Laura Halina Mead
Foto: J. Konrad Schmidt

1. Violine

Laura Halina Mead

Laura Halina Mead ist Musikerin in der Gruppe der 1. Geigen bei den Symphonikern Hamburg seit 2018.

Früher dachte ich: Mädchen spielen Geige, und Jungs spielen Oboe. Etwas anderes ist nicht möglich. Woher ich diese Vorstellung hatte? Ganz einfach: Meine Mutter spielt beruflich Geige und mein Vater Oboe. Inzwischen weiß ich, dass Mädchen und Jungs auch andere Instrumente spielen können – immerhin ist mein Bruder Pianist geworden. Aber mit vier Jahren hielt ich also das erste Mal eine kleine Geige in der Hand. Und bin bis heute von diesem Instrument begeistert. Es gibt so viel schöne Literatur für die Violine, so viele verschiedene Klänge, um so Vieles auszudrücken.

Aufgewachsen bin ich in Hilchenbach (Nordrhein-Westfalen), meine Mutter stammt aus Polen, mein Vater aus England. Die Stadt ist nicht gerade der Nabel der Welt, also ging ich als Teenager parallel zur Schule als Jungstudentin an die Kölner Hochschule für Musik und Tanz. Nach dem Abitur führte mich mein Bachelor- und Masterstudium in den folgenden Jahren außerdem nach London, Luzern und Freiburg – zwischenzeitlich hatte ich auch einen Zeitvertrag bei den Münchner Philharmonikern. Im Verlauf meines Studiums entwickelte sich der große Wunsch, im Norden Deutschlands zu arbeiten, denn mein Freund ist Schlagzeuger und arbeitet an der Oper in Kiel.

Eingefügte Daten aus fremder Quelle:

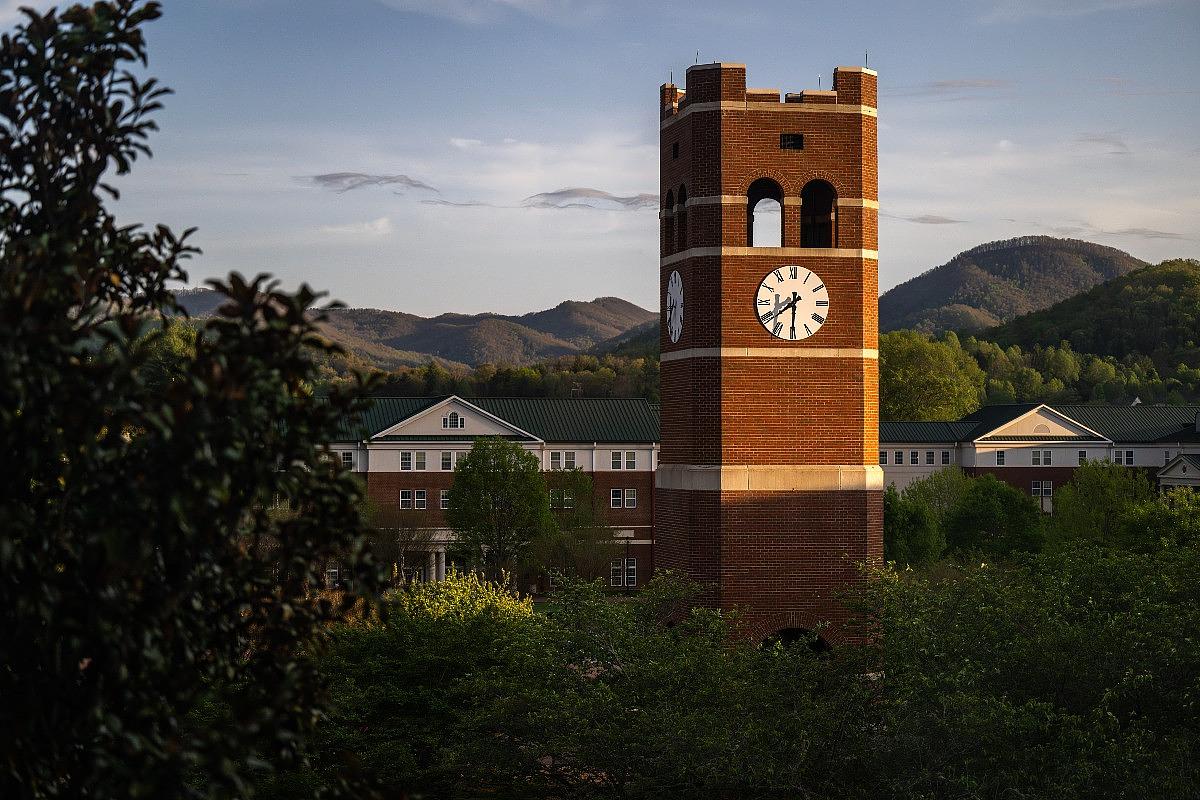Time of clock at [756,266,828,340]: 7:30
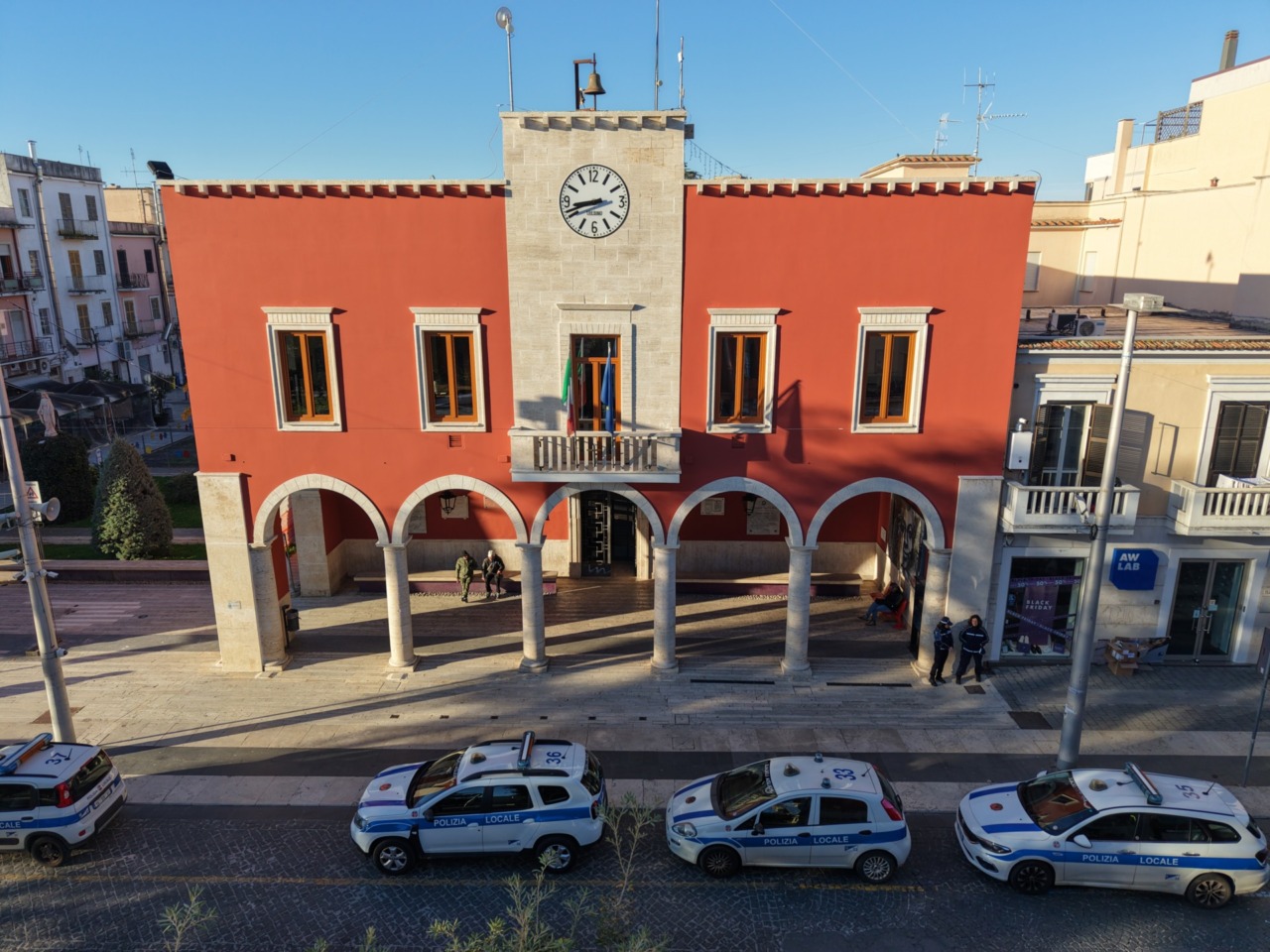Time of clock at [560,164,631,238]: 8:41
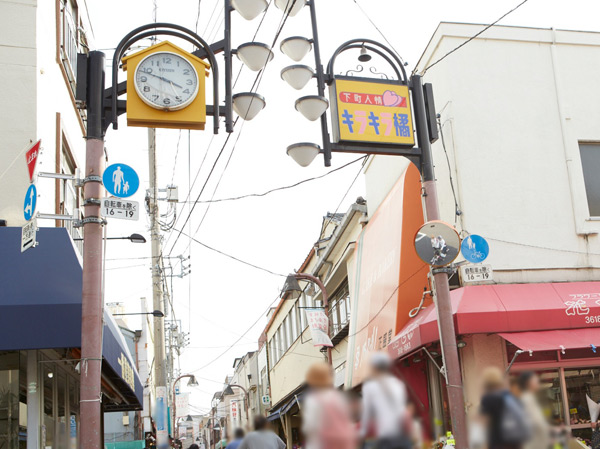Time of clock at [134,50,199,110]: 3:48
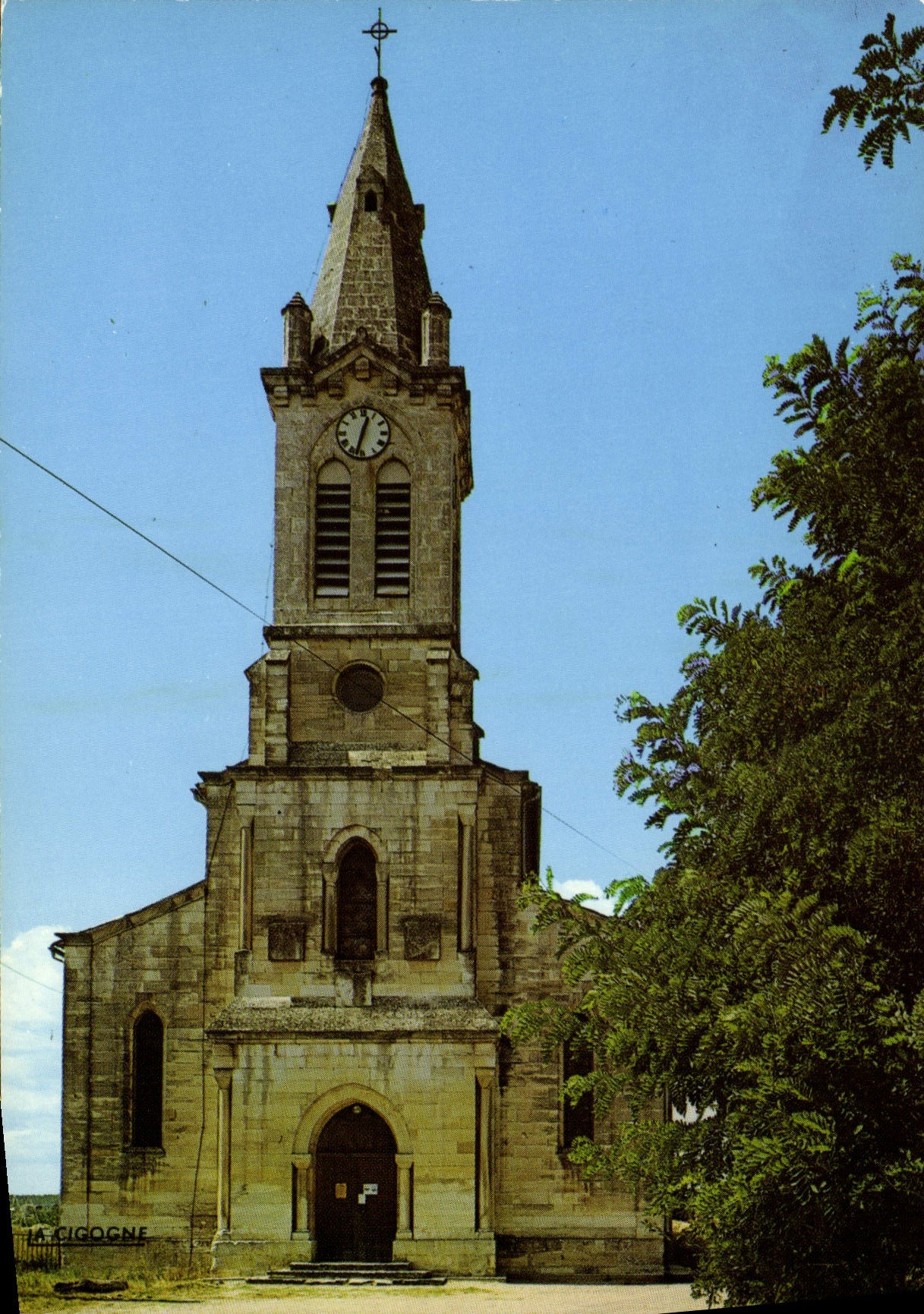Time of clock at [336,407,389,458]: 12:32
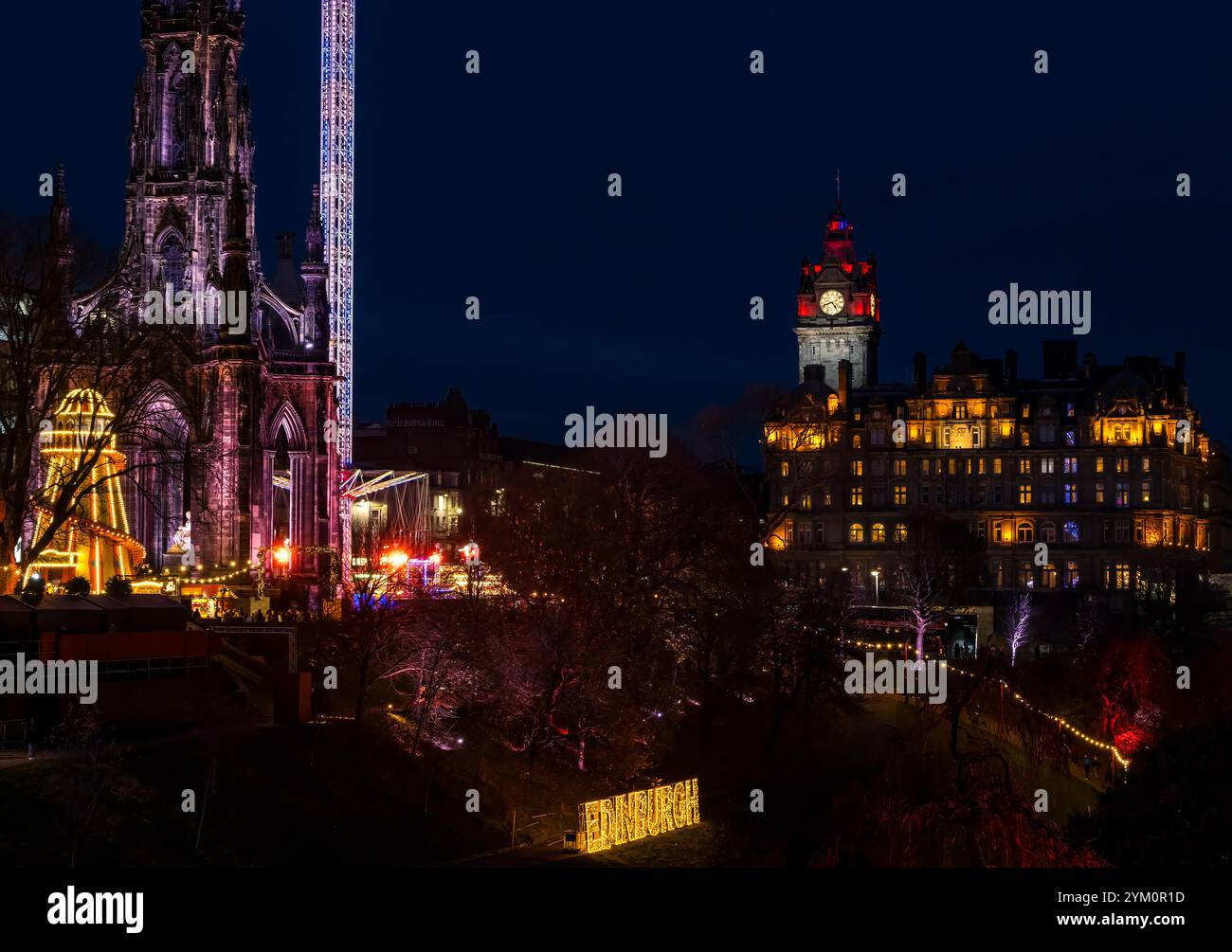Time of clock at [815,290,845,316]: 4:42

Was für ein Glück, dass es vor einem Jahr, kurz nach Abschluss meines Konzertexamens in Freiburg, mit dem Probespiel bei den Symphonikern Hamburg geklappt hat! Nun wohne ich in Kiel, bin in nur 20 Minuten am Meer und fahre zu den Proben und Konzerten an die Elbe. Mit einer halben Stelle lässt sich das gut machen. Und im Zug habe ich viel Zeit, zu lesen, mich auf kommende Projekte mental vorzubereiten oder einfach nur aus dem Fenster zu schauen...

Meine halbe Stelle ermöglicht es mir auch, neben der Orchesterarbeit viel Kammermusik zu machen. Ich habe drei Ensembles, die in meiner Studentenzeit in Luzern und Freiburg entstanden sind und mit denen ich regelmäßig auftrete: Ein Klavierquar- tett, ein Harfenquintett und ein Duo mit einer Harfenistin.
Die Laeiszhalle, in der die Symphoniker Residenzorchester sind, ist ein wunderbarer Konzertsaal mit einer herausragenden Akustik. Ich freue mich sehr, solch herzliche Kollegen zu haben. An unserem Chefdirigenten Sylvain Cambreling schätze ich sehr, dass er trotz seiner reichen Erfahrung mit uns immer auf Augenhöhe arbeitet. Er ist immer positiv, gibt viel Energie. Und er nimmt auch Werke einiger meiner Lieblingskomponisten ins Programm: Von Debussy, Ravel, Mahler, Richard Strauss und Schostakowitsch.

Ich mag diese Art Musik sehr, bei der die Bühne voll besetzt ist. Ich übe meine Stimme zuhause, oftmals auch mit Aufnahmen – vor allem wenn das Werk für mich neu ist, um einen besseren Überblick darüber zu bekommen, welche unterschiedlichen Rollen meine Stimme an welchen Stellen einnehmen muss. Die Vorbereitung kann natürlich herausfordernd sein, vor allem wenn es nur hier und da kleine »Effekte« und keine langen offensichtlichen Melodien in meiner Stimme gibt. Wenn dann aber alle auf der Bühne zusammenkommen, wenn man Teil eines großen Ganzen wird und alle Stimmen sich zusammenfügen wie ein wunderschönes, hochkomplexes Puzzle, um das großartige Bild erklingen zu lassen, ist es immer wieder eine wahnsinnig tolle Erfahrung und sorgt bei mir nicht selten für Gänsehaut!